Using our APIs

URLs

The APIs are designed to have predictable, resource-oriented URLs that make writing applications easy. We have embraced the core principles of REST and use standard HTTP response codes to indicate the success or failure of API requests.

HTTPS Methods

Our APIs use appropriate HTTP verbs for every action.

• GET - used for retrieving resources.
• POST - used for creating resources and performing resource actions.
• PUT - used for updating resources.
• DELETE - used for deleting resources.

Inputs and Outputs

In the majority of cases, both request body data and response data are generally formatted as JSON. Refer to the API documentation in the API Catalogue to see where other formats or media types are supported.

Authentication

Authenticate your account when using the API by including your secret API key in the request. You can manage your API keys in the Developer area, be sure to keep them secret! Do not share your secret API keys in publicly accessible areas such GitHub, client-side code, and so forth. API requests without authentication will fail.

Secure HTTP support

To ensure data privacy, only calls made over HTTPS are supported. So all requests to an API endpoint will have to be SSL/TLS compliant, furthermore only TLSv1.2 or higher protocols are supported. Calls made over plain HTTP will fail.

Status Codes

Our APIs communicate errors through standard HTTP status codes with details supplied in JSON objects. In general, codes in the 2xx range indicate success, codes in the 4xx range indicate an error that failed given the information provided (eg, a required parameter was omitted), and codes in the 5xx range indicate an error at our end of the process.

Long Running Operations

Several of our APIs perform compute intensive mathematical operations that can take an extended period of time. These APIs use the Long Running Operations (LRO) pattern as documented in Microsoft REST API Guidelines. 

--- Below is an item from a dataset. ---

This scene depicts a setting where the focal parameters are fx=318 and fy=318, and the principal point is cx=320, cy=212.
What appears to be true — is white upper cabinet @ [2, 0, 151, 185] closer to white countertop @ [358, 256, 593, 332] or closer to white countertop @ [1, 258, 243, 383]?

APIs that implement the LRO pattern obey the following protocol when a client application initiates an API call:

1. The API validates the request, and either sends an error response if validation fails, or sends an operation response, including a link to the location at which the caller can obtain results of the transaction.
2. The client application queries the link returned in the operation response. If the transaction has completed, the query returns the results of the operation, else, the query returns a "not ready yet" response, together with status information.
3. The client periodically re-queries the operation response link until the query returns the results of the operation

View Long running operations flow diagram

Long Running Operations API details

Pagination

Where applicable, API resources have support for bulk fetches via "list" API methods. These list API methods share a common structure, taking at least these three parameters: limit, starting_after, and ending_before.

Versioning

We strive to make API changes backwards-compatible. When we make breaking changes, we increment the version.

Accept: application/vnd.github.user+json;version=2017-04-20

All requests must explicitly specify the API version otherwise an 406 Not Acceptable response will be returned.

When you first adopt an API, using the latest version is recommended where possible. The API Catalogue contains information and documentation for all version releases.